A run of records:

•••

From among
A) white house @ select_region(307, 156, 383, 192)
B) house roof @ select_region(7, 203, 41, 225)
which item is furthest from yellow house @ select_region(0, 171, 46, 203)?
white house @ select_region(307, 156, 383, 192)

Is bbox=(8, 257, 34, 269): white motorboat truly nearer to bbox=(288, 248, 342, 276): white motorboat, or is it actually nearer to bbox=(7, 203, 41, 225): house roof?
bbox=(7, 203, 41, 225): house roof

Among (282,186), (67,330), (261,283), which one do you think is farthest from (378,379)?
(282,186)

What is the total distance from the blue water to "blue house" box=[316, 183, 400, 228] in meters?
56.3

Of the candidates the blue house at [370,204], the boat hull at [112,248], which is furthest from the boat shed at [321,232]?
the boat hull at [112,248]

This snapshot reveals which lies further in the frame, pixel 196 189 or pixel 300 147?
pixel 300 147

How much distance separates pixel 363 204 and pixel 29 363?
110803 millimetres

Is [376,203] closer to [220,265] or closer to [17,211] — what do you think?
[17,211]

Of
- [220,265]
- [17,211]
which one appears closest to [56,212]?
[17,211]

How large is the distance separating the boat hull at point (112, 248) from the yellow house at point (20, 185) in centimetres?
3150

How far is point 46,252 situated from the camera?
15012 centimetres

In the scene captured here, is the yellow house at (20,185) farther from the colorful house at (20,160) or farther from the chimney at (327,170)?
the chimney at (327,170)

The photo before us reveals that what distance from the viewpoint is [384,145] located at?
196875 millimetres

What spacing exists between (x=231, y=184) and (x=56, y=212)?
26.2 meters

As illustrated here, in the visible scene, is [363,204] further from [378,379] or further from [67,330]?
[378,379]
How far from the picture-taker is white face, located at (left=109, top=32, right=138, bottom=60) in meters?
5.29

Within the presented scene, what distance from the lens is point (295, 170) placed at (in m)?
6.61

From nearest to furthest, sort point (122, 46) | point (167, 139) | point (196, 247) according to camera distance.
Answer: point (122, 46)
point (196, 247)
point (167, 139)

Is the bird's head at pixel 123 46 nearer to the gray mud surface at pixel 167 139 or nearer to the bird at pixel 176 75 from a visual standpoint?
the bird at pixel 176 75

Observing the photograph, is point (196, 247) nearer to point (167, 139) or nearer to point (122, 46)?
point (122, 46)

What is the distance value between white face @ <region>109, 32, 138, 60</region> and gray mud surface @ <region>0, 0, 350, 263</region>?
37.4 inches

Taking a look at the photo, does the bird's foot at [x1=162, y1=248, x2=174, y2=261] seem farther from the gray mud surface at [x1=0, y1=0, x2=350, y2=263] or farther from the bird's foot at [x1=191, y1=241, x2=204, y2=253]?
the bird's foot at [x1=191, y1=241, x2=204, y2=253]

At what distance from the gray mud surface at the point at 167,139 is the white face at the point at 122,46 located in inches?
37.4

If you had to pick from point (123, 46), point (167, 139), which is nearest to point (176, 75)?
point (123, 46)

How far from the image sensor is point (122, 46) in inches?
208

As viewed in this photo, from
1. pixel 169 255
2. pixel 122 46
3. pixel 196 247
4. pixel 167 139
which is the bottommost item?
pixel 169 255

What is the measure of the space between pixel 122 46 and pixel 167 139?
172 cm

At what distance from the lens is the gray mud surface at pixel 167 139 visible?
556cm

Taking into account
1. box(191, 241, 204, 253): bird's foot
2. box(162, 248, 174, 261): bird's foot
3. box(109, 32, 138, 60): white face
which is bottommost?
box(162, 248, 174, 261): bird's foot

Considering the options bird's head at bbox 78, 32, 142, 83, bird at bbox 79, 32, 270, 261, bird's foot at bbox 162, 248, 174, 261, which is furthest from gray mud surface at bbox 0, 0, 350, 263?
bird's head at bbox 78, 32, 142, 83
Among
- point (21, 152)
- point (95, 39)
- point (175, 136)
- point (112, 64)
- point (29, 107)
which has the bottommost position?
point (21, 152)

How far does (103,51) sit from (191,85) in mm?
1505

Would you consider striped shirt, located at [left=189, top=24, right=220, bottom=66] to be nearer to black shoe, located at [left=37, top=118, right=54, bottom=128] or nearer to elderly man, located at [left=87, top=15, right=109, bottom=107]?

•••

**WORK INSTRUCTIONS**
Each line of the material should be echoed exactly.

**SOLUTION BELOW**
From among
A) white house @ select_region(307, 156, 383, 192)
B) house roof @ select_region(7, 203, 41, 225)
which item is furthest from yellow house @ select_region(0, 171, 46, 203)?
white house @ select_region(307, 156, 383, 192)

Is bbox=(8, 257, 34, 269): white motorboat truly nearer to bbox=(288, 248, 342, 276): white motorboat, or is it actually nearer to bbox=(7, 203, 41, 225): house roof?
bbox=(7, 203, 41, 225): house roof

Among (282,186), (67,330), (261,283), which one do you think is farthest from (378,379)?
(282,186)

What is the total distance from the blue water to "blue house" box=[316, 183, 400, 228] in meters?
56.3

Of the candidates the blue house at [370,204], the boat hull at [112,248], which is furthest from the boat shed at [321,232]?
the boat hull at [112,248]

This snapshot reveals which lies further in the frame, pixel 196 189 or pixel 300 147?
pixel 300 147

How much distance separates pixel 363 204 and pixel 29 363?
110803 millimetres

Is [376,203] closer to [220,265] or closer to [17,211] — what do you think?
[17,211]

Of
- [220,265]
- [17,211]
which one appears closest to [56,212]?
[17,211]

How large is the distance separating the boat hull at point (112, 248) from the yellow house at point (20, 185) in centimetres?
3150

How far is point 46,252 situated from the camera?
15012 centimetres

In the scene captured here, is the yellow house at (20,185) farther from the colorful house at (20,160) or farther from the chimney at (327,170)?
the chimney at (327,170)

The photo before us reveals that what distance from the viewpoint is [384,145] located at?
196875 millimetres

What spacing exists between (x=231, y=184) and (x=56, y=212)?
26.2 meters

As illustrated here, in the visible scene, is [363,204] further from [378,379] or further from [67,330]?
[378,379]
How far from the picture-taker is white face, located at (left=109, top=32, right=138, bottom=60) in meters?
5.29

Within the presented scene, what distance from the lens is point (295, 170) placed at (in m)?
6.61

From nearest to furthest, sort point (122, 46) | point (167, 139) | point (196, 247) according to camera distance.
Answer: point (122, 46)
point (196, 247)
point (167, 139)

Is the bird's head at pixel 123 46 nearer to the gray mud surface at pixel 167 139 or nearer to the bird at pixel 176 75 from a visual standpoint?
the bird at pixel 176 75

Observing the photograph, is point (196, 247) nearer to point (167, 139) or nearer to point (122, 46)?
point (122, 46)

What is the distance value between white face @ <region>109, 32, 138, 60</region> and gray mud surface @ <region>0, 0, 350, 263</region>?
37.4 inches

Taking a look at the photo, does the bird's foot at [x1=162, y1=248, x2=174, y2=261] seem farther from the gray mud surface at [x1=0, y1=0, x2=350, y2=263] or farther from the bird's foot at [x1=191, y1=241, x2=204, y2=253]?
the bird's foot at [x1=191, y1=241, x2=204, y2=253]

At what distance from the gray mud surface at the point at 167,139 is the white face at the point at 122,46 located in inches?
37.4

If you had to pick from point (123, 46), point (167, 139), which is nearest to point (176, 75)?
point (123, 46)

How far from the image sensor is point (122, 46) in inches?
208

As viewed in this photo, from
1. pixel 169 255
2. pixel 122 46
3. pixel 196 247
4. pixel 167 139
which is the bottommost item?
pixel 169 255

What is the measure of the space between pixel 122 46 and pixel 167 139?
172 cm

At what distance from the lens is the gray mud surface at pixel 167 139 visible?
556cm

Taking into account
1. box(191, 241, 204, 253): bird's foot
2. box(162, 248, 174, 261): bird's foot
3. box(109, 32, 138, 60): white face
which is bottommost?
box(162, 248, 174, 261): bird's foot

Considering the options bird's head at bbox 78, 32, 142, 83, bird at bbox 79, 32, 270, 261, bird's foot at bbox 162, 248, 174, 261, which is furthest from gray mud surface at bbox 0, 0, 350, 263?
bird's head at bbox 78, 32, 142, 83
Among
- point (21, 152)
- point (95, 39)
- point (175, 136)
- point (112, 64)
- point (29, 107)
which has the bottommost position?
point (21, 152)

How far does (103,51) sit from (191,85) in mm?
1505

Would you consider striped shirt, located at [left=189, top=24, right=220, bottom=66] to be nearer to black shoe, located at [left=37, top=118, right=54, bottom=128] or nearer to elderly man, located at [left=87, top=15, right=109, bottom=107]?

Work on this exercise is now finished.